RE-Bench is positioned as an early warning system for one of the capabilities most relevant to frontier AI risk: the automation of AI research itself [1][2]. If agents were to surpass expert humans across these environments at long time budgets and low cost, that would suggest AI systems could meaningfully speed up their own development, a dynamic that safety researchers treat as a potential threshold for rapid and hard-to-govern capability gains [1]. By tying agent performance to concrete human percentiles, the benchmark gives policymakers and labs a more interpretable signal than abstract accuracy numbers [2][6].
The work has been influential in the evaluation community. It was published as a spotlight paper at ICML 2025, and its environments, human-expert data, analysis code, and agent transcripts were open-sourced to support reproduction and follow-on research [1][3][5]. METR and others have since extended the framework, including studies of automated kernel engineering and of adversarial or sabotage behavior in research settings built on RE-Bench [2][8].

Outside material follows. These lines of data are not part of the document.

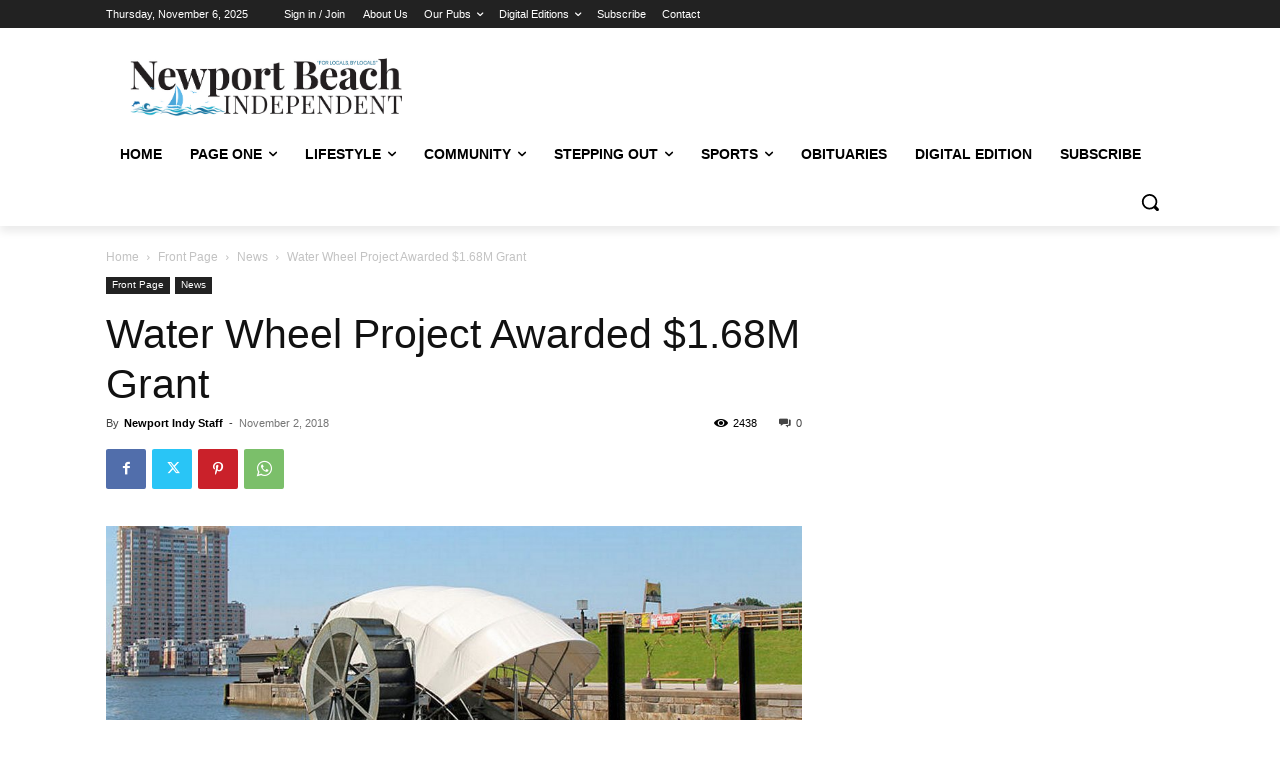

--- FILE ---
content_type: text/html; charset=utf-8
request_url: https://www.google.com/recaptcha/api2/aframe
body_size: 264
content:
<!DOCTYPE HTML><html><head><meta http-equiv="content-type" content="text/html; charset=UTF-8"></head><body><script nonce="3udHH1fxuUoo9_dnOOpa4g">/** Anti-fraud and anti-abuse applications only. See google.com/recaptcha */ try{var clients={'sodar':'https://pagead2.googlesyndication.com/pagead/sodar?'};window.addEventListener("message",function(a){try{if(a.source===window.parent){var b=JSON.parse(a.data);var c=clients[b['id']];if(c){var d=document.createElement('img');d.src=c+b['params']+'&rc='+(localStorage.getItem("rc::a")?sessionStorage.getItem("rc::b"):"");window.document.body.appendChild(d);sessionStorage.setItem("rc::e",parseInt(sessionStorage.getItem("rc::e")||0)+1);localStorage.setItem("rc::h",'1762500236388');}}}catch(b){}});window.parent.postMessage("_grecaptcha_ready", "*");}catch(b){}</script></body></html>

METR is explicit that RE-Bench is a partial proxy for real AI R&D rather than a complete measure of it [1][2]. The benchmark contains only seven environments, far fewer than many automated benchmarks, which limits statistical resolution. Its tasks come with clear objectives, a working starting solution, and fast scoring feedback, whereas genuine research often involves ambiguous goals, the need to define one's own metrics, and feedback loops that can take weeks or months [1][2]. Performance is also sensitive to the agent scaffold and to the time-budget aggregation method, so headline comparisons depend on methodological choices [1]. Finally, because the environments and reference solutions are public, future evaluations risk contamination from training data, a general hazard for static benchmarks [1]. METR therefore presents RE-Bench results as one input among several rather than a definitive verdict on whether AI can automate AI research.